“No use,” muttered Frank in a stage whisper. “I’ll get down for a little while and then we’ll try again.”

After ten minutes they re-formed the scaling position, with Frank again at the top. Success did not smile any more pleasantly on them the second time than the first.

“I can’t move either of those logs a single inch,” said Frank as he climbed down to the floor of twigs and leaves. “They’ve got them laid on tightly. In the first place, I don’t see how those two fellows got the logs in and dropped them over the hole so neatly. They must be awfully heavy.”

In the darkness of the hole the four boys stood close together, each breathing hard as a result of the exertions, each trying to think of a plan by which they might thwart the schemes of these crooks.

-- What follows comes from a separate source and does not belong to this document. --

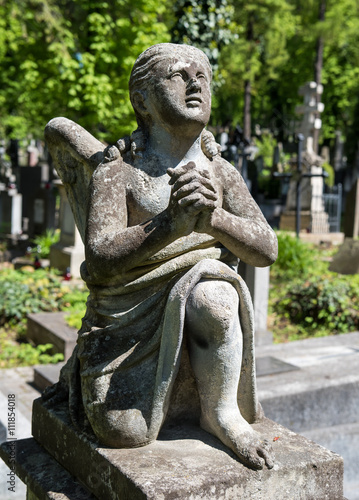 Old statue on grave
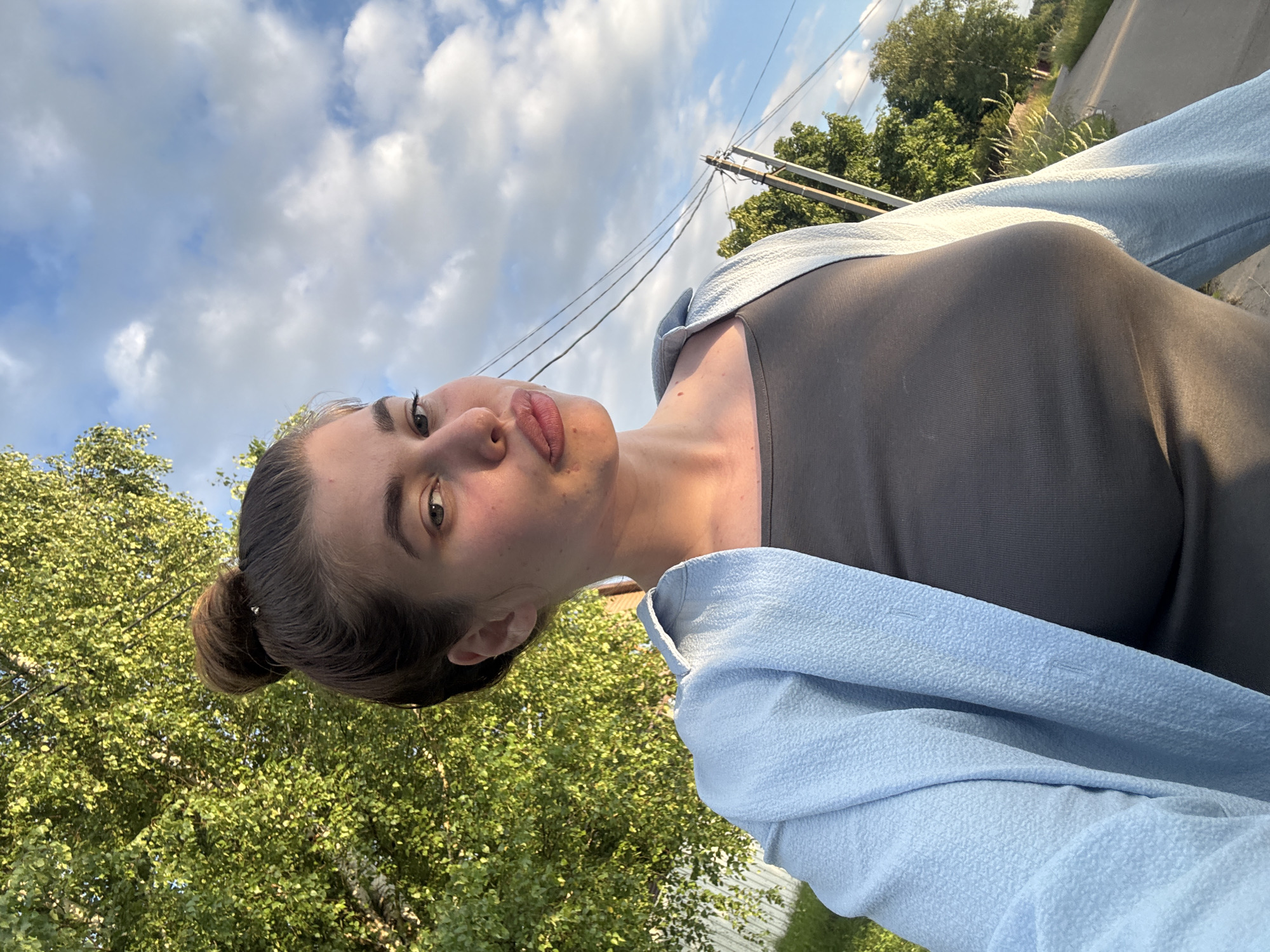 This is a portrait of a young woman with her hair in a bun, taken outdoors. She is looking towards the camera with a slight pout. She is wearing a grey top and a light blue, textured cardigan. The background consists of lush green trees, a bright blue sky with scattered white clouds, and utility poles with wires. The lighting suggests it is late afternoon or early evening, with the sun casting a warm glow on her face. The setting appears to be a rural or suburban area, possibly in Мещёры, Russia, given the natural landscape and power lines. The overall mood seems relaxed and casual. There is no visible text in the image.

“When it comes right down to the last,” said Buster, “we can promise to pay for the dog when they come back this evening, and we can then get out.”

“We’ll be out of here somehow this very day, and we don’t pay that crook anything for anything! But if I get out of here in time to run him down, I’ll make him pay for the dirty trick he has played on us!” Frank was determined, and he was thoroughly angry over the affair.

“We surely missed our——”

Just as Lanky started to say something there came a shrill whistle outside the cabin, and all the boys listened intently. Again came the whistled signal, this time one that all the boys recognized.

It was the peculiar whistle of their former high school chum, Jack Eastwick—it could be no other! No one else had ever whistled like that!

Instantly Lanky’s fingers went to his mouth and he sent out a blast from his lips calculated to awaken the dead.